Repérer les signes du harcèlement : une nécessité urgente
Adrien Sommen souligne que la sensibilisation accrue des parents et des adolescents ne doit pas conduire à une confusion entre des situations conflictuelles ponctuelles et un véritable harcèlement. Pour identifier un enfant harcelé, il faut observer des changements comportementaux tels qu'un repli sur soi, des troubles alimentaires ou du sommeil. Il recommande de se poser des questions précises : quels propos reçoit l'enfant, à quelle fréquence, et quel impact cela a-t-il sur son humeur ou sa scolarité ? Cette approche permet d'éviter de sauter trop vite aux conclusions et de travailler sur des faits concrets.
L'impact dévastateur des réseaux sociaux et la double peine des victimes
Le cyber-harcèlement présente une particularité inquiétante : les réseaux sociaux, espaces où les jeunes construisent leur identité, peuvent se retourner contre eux avec une rapidité et une violence extrêmes. Adrien Sommen explique que cela dépasse le cadre de la classe, s'étendant parfois à d'autres établissements, et prive les victimes de leur espace de refuge, comme leur chambre. La double peine réside dans le fait que, outre les propos blessants, les proches et amis peuvent se détourner par peur d'être harcelés à leur tour, isolant davantage la victime.

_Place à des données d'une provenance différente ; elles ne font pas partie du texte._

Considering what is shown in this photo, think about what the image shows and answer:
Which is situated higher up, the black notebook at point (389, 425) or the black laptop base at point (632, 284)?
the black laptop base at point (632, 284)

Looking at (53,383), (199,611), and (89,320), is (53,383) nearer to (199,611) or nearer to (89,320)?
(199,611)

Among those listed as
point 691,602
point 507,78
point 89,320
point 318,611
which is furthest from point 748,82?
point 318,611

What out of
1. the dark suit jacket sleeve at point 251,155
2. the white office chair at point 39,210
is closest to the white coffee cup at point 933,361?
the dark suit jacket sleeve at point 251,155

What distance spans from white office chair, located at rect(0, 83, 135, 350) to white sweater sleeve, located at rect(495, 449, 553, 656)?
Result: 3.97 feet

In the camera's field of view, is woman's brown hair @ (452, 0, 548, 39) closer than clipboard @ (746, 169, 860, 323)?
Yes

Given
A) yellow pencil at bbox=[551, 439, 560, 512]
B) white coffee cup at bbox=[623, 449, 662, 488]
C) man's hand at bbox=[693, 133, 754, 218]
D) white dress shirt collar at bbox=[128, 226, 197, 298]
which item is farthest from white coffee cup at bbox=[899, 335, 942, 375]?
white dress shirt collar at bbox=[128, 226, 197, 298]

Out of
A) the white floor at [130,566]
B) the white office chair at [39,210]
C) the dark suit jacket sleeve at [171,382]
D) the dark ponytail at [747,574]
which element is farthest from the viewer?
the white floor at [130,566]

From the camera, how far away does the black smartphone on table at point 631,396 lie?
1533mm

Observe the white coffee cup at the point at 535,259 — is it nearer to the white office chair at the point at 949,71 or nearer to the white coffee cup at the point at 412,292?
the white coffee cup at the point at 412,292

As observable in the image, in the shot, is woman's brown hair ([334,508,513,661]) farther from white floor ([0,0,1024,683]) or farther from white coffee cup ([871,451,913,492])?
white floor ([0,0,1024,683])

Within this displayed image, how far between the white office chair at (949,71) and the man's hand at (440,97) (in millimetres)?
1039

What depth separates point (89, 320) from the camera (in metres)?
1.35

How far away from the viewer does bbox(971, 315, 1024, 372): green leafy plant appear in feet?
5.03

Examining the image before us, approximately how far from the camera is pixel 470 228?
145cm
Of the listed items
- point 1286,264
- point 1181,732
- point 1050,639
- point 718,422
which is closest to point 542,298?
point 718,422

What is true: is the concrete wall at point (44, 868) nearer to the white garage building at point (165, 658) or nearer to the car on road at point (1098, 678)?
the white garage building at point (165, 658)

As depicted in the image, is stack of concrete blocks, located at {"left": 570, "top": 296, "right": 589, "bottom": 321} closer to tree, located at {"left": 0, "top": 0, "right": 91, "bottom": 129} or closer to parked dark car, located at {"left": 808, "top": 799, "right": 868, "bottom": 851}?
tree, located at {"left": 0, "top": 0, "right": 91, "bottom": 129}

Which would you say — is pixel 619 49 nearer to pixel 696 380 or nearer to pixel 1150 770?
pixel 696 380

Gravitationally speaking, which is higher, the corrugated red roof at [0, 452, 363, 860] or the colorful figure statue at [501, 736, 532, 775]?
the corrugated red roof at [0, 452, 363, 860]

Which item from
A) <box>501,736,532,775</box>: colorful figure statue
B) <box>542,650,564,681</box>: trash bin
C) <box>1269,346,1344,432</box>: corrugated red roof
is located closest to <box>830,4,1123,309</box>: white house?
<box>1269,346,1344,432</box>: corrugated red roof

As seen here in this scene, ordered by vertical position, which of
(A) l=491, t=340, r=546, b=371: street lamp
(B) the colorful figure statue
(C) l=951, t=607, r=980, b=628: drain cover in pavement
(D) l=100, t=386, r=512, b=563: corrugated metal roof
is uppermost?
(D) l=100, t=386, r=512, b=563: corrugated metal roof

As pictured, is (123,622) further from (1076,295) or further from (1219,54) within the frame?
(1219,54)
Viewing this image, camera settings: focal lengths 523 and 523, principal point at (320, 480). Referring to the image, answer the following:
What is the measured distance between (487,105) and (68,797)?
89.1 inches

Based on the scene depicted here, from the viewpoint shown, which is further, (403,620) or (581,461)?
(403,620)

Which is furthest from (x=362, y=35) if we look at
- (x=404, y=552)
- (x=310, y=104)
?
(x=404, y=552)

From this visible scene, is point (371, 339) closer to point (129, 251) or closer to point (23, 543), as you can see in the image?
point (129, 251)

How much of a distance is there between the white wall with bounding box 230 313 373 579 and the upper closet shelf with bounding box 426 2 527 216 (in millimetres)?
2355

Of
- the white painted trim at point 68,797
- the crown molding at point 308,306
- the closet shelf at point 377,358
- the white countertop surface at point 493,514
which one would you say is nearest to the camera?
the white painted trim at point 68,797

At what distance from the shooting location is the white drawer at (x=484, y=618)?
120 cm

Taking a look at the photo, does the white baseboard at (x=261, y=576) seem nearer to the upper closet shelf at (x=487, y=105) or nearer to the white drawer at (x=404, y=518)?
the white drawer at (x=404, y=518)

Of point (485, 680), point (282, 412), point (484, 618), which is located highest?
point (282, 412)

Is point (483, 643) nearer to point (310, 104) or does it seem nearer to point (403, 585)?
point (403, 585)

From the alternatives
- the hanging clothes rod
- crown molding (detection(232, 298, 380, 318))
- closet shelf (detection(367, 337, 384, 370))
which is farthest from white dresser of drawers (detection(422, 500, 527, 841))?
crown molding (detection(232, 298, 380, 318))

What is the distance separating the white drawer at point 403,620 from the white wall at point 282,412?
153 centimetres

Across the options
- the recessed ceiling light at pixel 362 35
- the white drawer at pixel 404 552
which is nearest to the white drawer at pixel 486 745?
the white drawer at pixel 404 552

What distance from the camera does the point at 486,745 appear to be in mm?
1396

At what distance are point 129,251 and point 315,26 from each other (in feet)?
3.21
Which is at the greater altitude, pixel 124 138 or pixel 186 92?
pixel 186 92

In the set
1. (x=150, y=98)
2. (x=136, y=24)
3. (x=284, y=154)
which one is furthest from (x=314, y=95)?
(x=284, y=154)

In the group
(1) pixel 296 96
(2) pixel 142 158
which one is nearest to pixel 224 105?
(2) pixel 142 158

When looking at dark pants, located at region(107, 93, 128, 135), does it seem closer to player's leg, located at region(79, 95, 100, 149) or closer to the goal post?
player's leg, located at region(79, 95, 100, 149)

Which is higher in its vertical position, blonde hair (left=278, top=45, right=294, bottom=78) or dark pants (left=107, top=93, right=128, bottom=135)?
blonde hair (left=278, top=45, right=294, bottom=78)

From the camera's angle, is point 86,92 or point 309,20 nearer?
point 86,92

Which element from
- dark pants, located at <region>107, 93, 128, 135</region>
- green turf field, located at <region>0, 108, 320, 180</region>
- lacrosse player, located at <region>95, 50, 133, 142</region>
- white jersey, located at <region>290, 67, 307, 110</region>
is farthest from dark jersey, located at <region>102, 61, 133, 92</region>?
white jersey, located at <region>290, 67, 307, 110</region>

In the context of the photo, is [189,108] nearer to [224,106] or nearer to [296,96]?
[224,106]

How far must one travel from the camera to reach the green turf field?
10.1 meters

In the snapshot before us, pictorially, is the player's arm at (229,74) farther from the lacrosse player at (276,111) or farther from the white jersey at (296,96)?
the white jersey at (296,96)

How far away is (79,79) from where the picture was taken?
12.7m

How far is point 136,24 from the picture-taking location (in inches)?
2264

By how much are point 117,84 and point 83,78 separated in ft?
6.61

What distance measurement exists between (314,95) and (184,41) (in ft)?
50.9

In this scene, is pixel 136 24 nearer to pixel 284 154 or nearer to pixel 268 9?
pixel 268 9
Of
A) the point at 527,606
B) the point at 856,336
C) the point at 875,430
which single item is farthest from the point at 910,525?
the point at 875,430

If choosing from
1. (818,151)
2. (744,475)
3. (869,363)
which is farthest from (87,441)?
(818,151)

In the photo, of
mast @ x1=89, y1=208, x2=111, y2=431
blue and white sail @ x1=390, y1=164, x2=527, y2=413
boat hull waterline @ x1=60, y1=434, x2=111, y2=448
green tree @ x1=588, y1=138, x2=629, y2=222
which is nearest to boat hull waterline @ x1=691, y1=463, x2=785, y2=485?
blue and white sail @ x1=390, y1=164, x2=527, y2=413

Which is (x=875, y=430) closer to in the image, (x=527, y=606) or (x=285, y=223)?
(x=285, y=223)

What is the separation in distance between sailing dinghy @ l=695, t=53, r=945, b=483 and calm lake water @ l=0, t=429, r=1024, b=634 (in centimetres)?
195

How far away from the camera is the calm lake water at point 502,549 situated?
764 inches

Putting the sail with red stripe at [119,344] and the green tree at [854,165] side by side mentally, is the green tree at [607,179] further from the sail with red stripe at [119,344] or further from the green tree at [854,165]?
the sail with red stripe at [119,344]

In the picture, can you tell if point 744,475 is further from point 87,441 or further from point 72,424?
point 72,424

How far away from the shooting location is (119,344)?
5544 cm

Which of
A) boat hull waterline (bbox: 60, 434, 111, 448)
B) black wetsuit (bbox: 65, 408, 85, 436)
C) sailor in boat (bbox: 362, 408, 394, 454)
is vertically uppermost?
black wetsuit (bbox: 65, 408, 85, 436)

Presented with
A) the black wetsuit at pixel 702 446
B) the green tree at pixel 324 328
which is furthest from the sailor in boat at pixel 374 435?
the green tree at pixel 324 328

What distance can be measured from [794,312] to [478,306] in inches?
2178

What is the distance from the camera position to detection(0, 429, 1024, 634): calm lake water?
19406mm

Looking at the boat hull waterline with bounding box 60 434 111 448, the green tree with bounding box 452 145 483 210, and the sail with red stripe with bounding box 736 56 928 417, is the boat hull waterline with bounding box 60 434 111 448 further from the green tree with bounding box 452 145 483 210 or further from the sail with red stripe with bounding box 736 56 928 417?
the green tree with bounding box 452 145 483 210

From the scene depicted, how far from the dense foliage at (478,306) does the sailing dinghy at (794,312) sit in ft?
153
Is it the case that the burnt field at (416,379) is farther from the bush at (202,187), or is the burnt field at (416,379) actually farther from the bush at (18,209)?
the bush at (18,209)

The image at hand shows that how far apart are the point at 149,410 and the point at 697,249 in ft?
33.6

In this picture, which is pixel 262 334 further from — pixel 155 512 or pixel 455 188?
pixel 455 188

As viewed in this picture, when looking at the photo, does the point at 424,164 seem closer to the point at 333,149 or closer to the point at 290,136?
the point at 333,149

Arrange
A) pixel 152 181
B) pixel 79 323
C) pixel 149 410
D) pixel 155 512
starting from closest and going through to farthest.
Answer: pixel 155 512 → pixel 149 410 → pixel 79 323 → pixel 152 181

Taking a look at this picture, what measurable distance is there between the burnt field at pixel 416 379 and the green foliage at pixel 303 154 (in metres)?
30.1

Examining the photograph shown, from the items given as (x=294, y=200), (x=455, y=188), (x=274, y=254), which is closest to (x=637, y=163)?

Rompre la solitude : un défi crucial pour les victimes
Le psychologue insiste sur la difficulté pour les victimes de demander de l'aide, en raison d'un processus d'internalisation où elles se croient coupables. Il est essentiel de leur faire comprendre que le problème vient des autres, et non d'elles. Adrien Sommen note une dynamique positive au sein de l'Éducation nationale, avec une sensibilisation accrue des enseignants, mais rappelle que la prévention doit aussi cibler les harceleurs, souvent en proie à un mal-être.
Le collège, un lieu à risques, et l'importance de la prévention dès le plus jeune âge
Adrien Sommen identifie le collège comme le lieu le plus à risques, en raison d'une surveillance moins étroite qu'en primaire et de stratégies de harcèlement plus discrètes. Il alerte sur les comportements inappropriés observés dès l'école maternelle, où certains enfants sont déjà mis à l'écart. Pour briser l'engrenage, il suffit parfois qu'une ou deux personnes du groupe disent stop, mettant fin à la dynamique de meute.
En conclusion, le psychologue appelle à allier exigence et bienveillance dans les établissements scolaires, pour mieux protéger les jeunes et prévenir les drames liés au harcèlement.